EXERCISE TEXT ::
# # # # #

Boian v. Snappy Car Rental, No. Cv94 053 66 72 (Mar. 21, 1995)

[EDITOR'S NOTE: This case is unpublished as indicated by the issuing court.]MEMORANDUM OF DECISION ON DEFENDANTS' MOTION TO SUMMARY JUDGMENT On August 8, 1994, the plaintiff, Veronica Boian, filed a two count amended complaint against the defendants, Viorica Sandu, and Snappy Car Rental, Inc., for injuries arising out of an automobile accident. Boian rented the car from Snappy, and Sandu was driving the car at the time of the accident. Count one is directed at Sandu, and count two is directed at Snappy.

The court, Hale, J., granted Snappy's motion for summary CT Page 2590 judgment on December 2, 1994.

On December 6, 1994, Sandu filed a motion to reargue the motion for summary judgment, arguing that genuine issues of material fact exist consistent with Pedevillano v. Bryon,231 Conn. 265 (1994), and General Statutes § 14-154a.1 Reargument was granted by the court on January 5, 1995, and heard on January 9, 1995.

"Pursuant to Practice Book Section 384, summary judgment shall be rendered forthwith if the pleadings, affidavits and any other proof submitted show that there is no genuine issue as to any material fact and that the moving party is entitled to judgment as a matter of law." Suarez v. Dickmont Plastics Corp.,229 Conn. 99, 105, 639 A.2d 507 (1994). "The party seeking summary judgment has the burden of showing the absence of any genuine issue as to all material facts which, under applicable principles of substantive law, entitle him to a judgment as a matter or law." Id. "In deciding a motion for summary judgment, the trial court must view the evidence in the light most favorable to the nonmoving party." Id.

Snappy argues that it is not liable for the plaintiff's injuries, because the driver at the time of the accident was not an authorized driver under the lease agreement. Sandu argues that the restrictions must be reasonable, and that the emergency situation in the present case makes strict compliance with the lease agreement unreasonable.

# # # # #

RAW DATA ::

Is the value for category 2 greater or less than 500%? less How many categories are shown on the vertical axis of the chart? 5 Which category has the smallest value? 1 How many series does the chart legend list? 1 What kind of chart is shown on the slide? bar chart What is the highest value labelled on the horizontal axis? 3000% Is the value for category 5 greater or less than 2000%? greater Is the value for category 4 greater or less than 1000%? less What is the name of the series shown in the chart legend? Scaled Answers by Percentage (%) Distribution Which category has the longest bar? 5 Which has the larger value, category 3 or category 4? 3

# # # # #

WHAT TO DO :: Extract the passage of the court decision between "Snappy argues that" and "lease agreement unreasonable.", inclusive. Rely only on the court decision.

EXERCISE SOLUTION ::
Snappy argues that it is not liable for the plaintiff's injuries, because the driver at the time of the accident was not an authorized driver under the lease agreement. Sandu argues that the restrictions must be reasonable, and that the emergency situation in the present case makes strict compliance with the lease agreement unreasonable.